Plutôt que de constituer des stocks des mois à l’avance, cette stratégie garantit que les pièces arrivent quelques heures ou jours avant leur utilisation, en réduisant les besoins de stockage et en maintenant des opérations « lean ».
Quel est le principal risque de la gestion des stocks en flux tendu ?
Le risque majeur est la perturbation de la chaîne d’approvisionnement. Comme le JIT réduit le stock de sécurité, un retard fournisseur ou un problème de transport peut rapidement affecter la production.
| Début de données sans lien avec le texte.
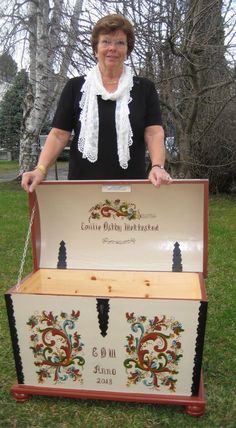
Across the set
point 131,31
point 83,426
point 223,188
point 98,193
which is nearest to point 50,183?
point 98,193

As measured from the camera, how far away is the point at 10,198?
9.65 m

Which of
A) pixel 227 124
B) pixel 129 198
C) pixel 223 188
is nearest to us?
pixel 129 198

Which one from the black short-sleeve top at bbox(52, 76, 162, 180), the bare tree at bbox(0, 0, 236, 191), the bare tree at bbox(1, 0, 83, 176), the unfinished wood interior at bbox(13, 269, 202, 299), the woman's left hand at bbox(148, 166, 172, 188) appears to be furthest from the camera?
the bare tree at bbox(1, 0, 83, 176)

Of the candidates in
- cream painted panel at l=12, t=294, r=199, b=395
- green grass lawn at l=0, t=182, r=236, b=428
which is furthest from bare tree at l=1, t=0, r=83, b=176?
cream painted panel at l=12, t=294, r=199, b=395

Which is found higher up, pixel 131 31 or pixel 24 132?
pixel 131 31

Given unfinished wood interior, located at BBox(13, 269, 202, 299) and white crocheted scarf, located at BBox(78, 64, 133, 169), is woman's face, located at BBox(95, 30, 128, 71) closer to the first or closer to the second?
white crocheted scarf, located at BBox(78, 64, 133, 169)

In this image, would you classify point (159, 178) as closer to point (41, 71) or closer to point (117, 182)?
point (117, 182)

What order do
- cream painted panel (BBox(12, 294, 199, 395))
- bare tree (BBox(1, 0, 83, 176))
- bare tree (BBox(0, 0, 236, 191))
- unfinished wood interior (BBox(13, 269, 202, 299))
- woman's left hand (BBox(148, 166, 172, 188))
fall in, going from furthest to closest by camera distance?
1. bare tree (BBox(1, 0, 83, 176))
2. bare tree (BBox(0, 0, 236, 191))
3. unfinished wood interior (BBox(13, 269, 202, 299))
4. woman's left hand (BBox(148, 166, 172, 188))
5. cream painted panel (BBox(12, 294, 199, 395))

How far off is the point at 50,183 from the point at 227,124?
23.4ft

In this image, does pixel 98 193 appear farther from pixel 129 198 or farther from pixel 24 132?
pixel 24 132

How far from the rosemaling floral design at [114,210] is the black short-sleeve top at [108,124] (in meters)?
0.14

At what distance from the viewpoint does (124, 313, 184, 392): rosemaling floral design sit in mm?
2160

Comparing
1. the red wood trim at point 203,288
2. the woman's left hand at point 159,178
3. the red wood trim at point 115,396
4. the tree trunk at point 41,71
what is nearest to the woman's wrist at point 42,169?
the woman's left hand at point 159,178

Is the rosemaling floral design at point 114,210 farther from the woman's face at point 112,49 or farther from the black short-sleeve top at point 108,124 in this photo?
the woman's face at point 112,49
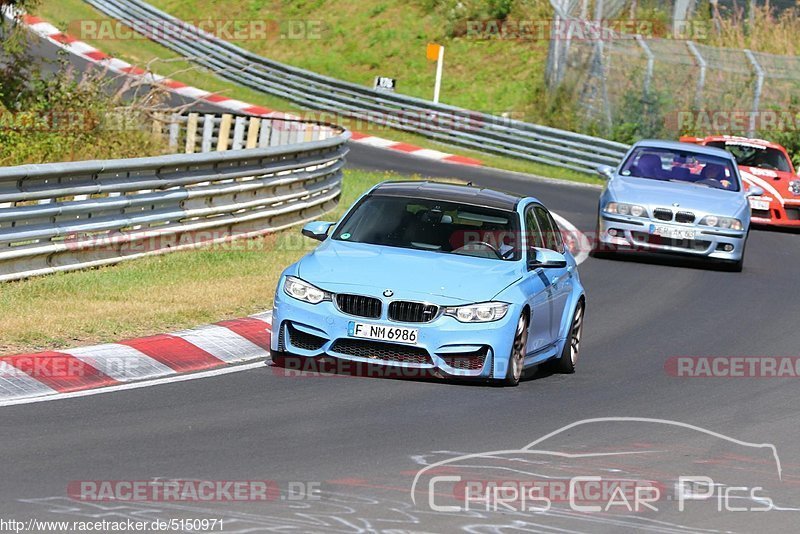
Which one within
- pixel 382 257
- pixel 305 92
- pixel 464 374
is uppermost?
pixel 382 257

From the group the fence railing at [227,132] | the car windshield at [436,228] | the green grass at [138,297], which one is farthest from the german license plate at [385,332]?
the fence railing at [227,132]

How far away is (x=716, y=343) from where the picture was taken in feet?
44.8

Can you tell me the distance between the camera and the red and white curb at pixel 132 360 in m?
9.59

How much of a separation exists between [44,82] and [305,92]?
57.1 feet

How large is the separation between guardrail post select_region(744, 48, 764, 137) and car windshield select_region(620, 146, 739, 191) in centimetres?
1552

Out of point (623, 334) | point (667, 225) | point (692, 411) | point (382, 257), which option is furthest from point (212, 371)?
point (667, 225)

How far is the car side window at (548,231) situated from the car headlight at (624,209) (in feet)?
22.6

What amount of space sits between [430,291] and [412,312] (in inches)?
7.8

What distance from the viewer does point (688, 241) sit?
62.0 feet

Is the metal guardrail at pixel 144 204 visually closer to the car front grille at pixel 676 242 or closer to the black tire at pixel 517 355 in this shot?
the car front grille at pixel 676 242

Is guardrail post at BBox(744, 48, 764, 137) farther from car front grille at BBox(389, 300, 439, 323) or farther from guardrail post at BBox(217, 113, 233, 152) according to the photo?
car front grille at BBox(389, 300, 439, 323)

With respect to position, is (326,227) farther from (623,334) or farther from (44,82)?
(44,82)

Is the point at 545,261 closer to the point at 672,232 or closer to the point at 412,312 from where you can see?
the point at 412,312

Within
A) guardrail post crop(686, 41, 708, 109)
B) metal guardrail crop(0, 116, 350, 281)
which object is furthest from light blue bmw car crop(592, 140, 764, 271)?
guardrail post crop(686, 41, 708, 109)
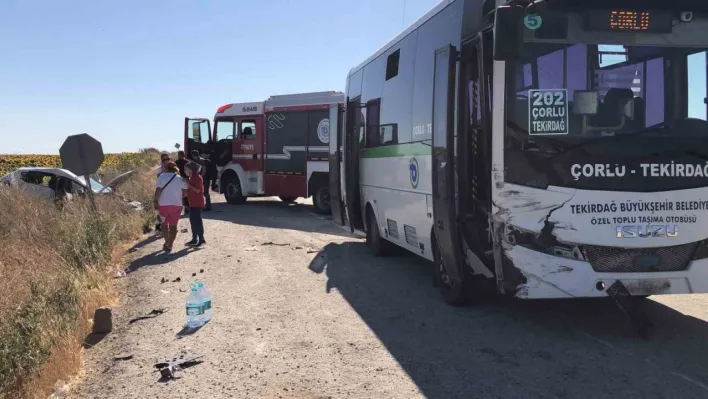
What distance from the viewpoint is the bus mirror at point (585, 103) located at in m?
5.38

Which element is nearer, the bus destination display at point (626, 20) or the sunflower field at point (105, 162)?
the bus destination display at point (626, 20)

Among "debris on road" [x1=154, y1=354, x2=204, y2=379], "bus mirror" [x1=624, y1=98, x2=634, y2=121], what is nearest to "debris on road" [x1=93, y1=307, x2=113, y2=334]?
"debris on road" [x1=154, y1=354, x2=204, y2=379]

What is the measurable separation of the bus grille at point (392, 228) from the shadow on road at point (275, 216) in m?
4.39

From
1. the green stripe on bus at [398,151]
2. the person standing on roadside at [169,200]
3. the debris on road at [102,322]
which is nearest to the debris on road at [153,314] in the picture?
the debris on road at [102,322]

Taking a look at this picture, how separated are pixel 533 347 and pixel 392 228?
13.2 feet

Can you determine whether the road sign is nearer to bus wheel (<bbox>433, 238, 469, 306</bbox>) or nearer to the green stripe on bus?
the green stripe on bus

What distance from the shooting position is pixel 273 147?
18969 mm

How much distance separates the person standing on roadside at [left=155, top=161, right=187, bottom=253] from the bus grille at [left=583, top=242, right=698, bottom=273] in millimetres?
7746

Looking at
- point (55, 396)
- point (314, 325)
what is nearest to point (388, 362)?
point (314, 325)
La réussite repose donc sur des partenaires fiables et une planification interne précise.
Le JIT signifie-t-il zéro stock ?
Non, c’est une idée reçue. Le JIT vise un niveau de stock optimisé. L’objectif est de conserver le minimum nécessaire pour assurer un flux fluide (stock tampon), plutôt que de maintenir un surplus « au cas où ».
Faut-il de l’automatisation pour appliquer le JIT ?
Pas forcément, mais cela aide. Le JIT augmente le nombre de transactions (prélèvements et réapprovisionnements). Les opérations manuelles peuvent suffire à faible volume, mais l’automatisation devient essentielle pour maintenir vitesse et précision lorsque l’activité se développe.
Les petites entreprises peuvent-elles bénéficier du JIT ?
Oui. Bien que souvent associé aux grands fabricants, les principes du JIT aident les entreprises de toute taille à améliorer leur trésorerie. Pour les PME, réduire les coûts de détention et libérer du capital est souvent tout aussi crucial que pour les grandes entreprises.